Qui l’azienda si è progressivamente affermata come marchio del lusso. In negozio un paio di scarpe firmate Mauri ha un costo che, a seconda dei modelli e dei materiali utilizzati, varia da un minimo di 450 euro a un massimo di 3mila euro. Circa un terzo della produzione, peraltro, è fatta su misura. «Per tanti negozi, soprattutto negli Stati Uniti, dove abbiamo 140 rivenditori, avere un corner con le nostre scarpe rappresenta un forte segno distintivo», sottolinea l’amministratore.

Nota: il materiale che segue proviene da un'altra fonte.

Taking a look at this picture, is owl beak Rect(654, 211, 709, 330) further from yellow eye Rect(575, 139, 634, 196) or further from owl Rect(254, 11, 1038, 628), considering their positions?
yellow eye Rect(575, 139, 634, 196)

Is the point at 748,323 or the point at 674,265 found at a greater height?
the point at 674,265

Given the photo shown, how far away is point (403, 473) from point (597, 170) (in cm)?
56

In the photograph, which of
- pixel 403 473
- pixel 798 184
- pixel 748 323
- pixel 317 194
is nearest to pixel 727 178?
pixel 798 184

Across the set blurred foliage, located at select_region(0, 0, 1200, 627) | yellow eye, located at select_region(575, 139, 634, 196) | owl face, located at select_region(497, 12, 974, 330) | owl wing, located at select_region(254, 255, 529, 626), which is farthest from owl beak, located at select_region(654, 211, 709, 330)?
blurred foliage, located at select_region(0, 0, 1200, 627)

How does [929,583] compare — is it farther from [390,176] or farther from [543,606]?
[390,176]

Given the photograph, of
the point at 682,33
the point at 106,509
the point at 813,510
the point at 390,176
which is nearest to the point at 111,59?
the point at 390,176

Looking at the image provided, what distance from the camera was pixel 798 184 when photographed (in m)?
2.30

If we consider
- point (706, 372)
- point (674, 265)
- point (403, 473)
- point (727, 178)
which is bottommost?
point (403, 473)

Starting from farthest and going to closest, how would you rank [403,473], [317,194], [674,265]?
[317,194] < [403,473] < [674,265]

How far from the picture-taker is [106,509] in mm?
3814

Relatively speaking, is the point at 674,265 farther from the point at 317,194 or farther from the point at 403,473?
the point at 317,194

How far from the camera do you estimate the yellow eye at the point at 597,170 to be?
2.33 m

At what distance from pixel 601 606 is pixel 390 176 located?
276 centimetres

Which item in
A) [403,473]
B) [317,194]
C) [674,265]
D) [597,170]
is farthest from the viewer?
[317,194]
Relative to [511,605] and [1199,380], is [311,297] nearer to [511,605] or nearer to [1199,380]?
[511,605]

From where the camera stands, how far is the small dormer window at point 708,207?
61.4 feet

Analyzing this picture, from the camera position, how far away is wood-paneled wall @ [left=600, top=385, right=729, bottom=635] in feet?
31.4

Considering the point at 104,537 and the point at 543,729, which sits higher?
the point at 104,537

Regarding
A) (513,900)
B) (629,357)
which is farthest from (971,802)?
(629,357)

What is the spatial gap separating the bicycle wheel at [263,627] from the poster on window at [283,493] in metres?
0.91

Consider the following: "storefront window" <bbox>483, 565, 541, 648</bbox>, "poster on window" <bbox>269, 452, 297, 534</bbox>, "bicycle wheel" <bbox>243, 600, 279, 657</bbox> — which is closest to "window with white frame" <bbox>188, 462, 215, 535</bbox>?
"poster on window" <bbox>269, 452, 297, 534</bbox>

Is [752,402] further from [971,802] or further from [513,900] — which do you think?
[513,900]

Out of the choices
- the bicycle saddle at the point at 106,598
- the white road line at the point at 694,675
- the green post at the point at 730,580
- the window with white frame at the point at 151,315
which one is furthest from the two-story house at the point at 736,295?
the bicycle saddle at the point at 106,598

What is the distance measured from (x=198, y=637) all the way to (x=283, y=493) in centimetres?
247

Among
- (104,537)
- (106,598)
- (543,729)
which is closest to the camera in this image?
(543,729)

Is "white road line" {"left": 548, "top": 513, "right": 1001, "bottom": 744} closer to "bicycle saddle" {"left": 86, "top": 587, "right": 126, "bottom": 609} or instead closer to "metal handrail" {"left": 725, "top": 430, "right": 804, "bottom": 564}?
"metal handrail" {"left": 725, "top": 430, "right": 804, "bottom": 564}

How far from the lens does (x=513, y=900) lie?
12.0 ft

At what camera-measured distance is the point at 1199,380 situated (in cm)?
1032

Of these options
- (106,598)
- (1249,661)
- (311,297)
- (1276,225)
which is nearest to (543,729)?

La clientela? Perlopiù araba. Poi africana, di Paesi dove la religione prevalente è quella musulmana, e afroamericana. Oltre agli Stati Uniti, che assorbono circa il 50% della produzione, oggi l’azienda è presente, spesso con rivenditori esclusivi, negli Emirati Arabi e nei Paesi limitrofi, e in una serie di Paesi dell’Africa subsahariana: Congo, Camerun, Nigeria, Ghana e Gambia, oltre che in Sudafrica.

«Fondamentalmente lavoriamo nei Paesi in cui c’è il petrolio e in cui c’è un gusto di un certo tipo» spiega Mauri. La conseguenza è che l’andamento delle vendite e del fatturato, che lo scorso anno ha superato quota 1,5 milioni di euro, è strettamente collegato a quello delle quotazioni del petrolio.

Un caso forse più unico che raro. Tanto più se si pensa che si tratta di una piccola realtà brianzola famigliare, con una quindicina di dipendenti, che per la propria produzione si affida ad artigiani di fiducia distribuiti tra Lombardia, Marche e Campania.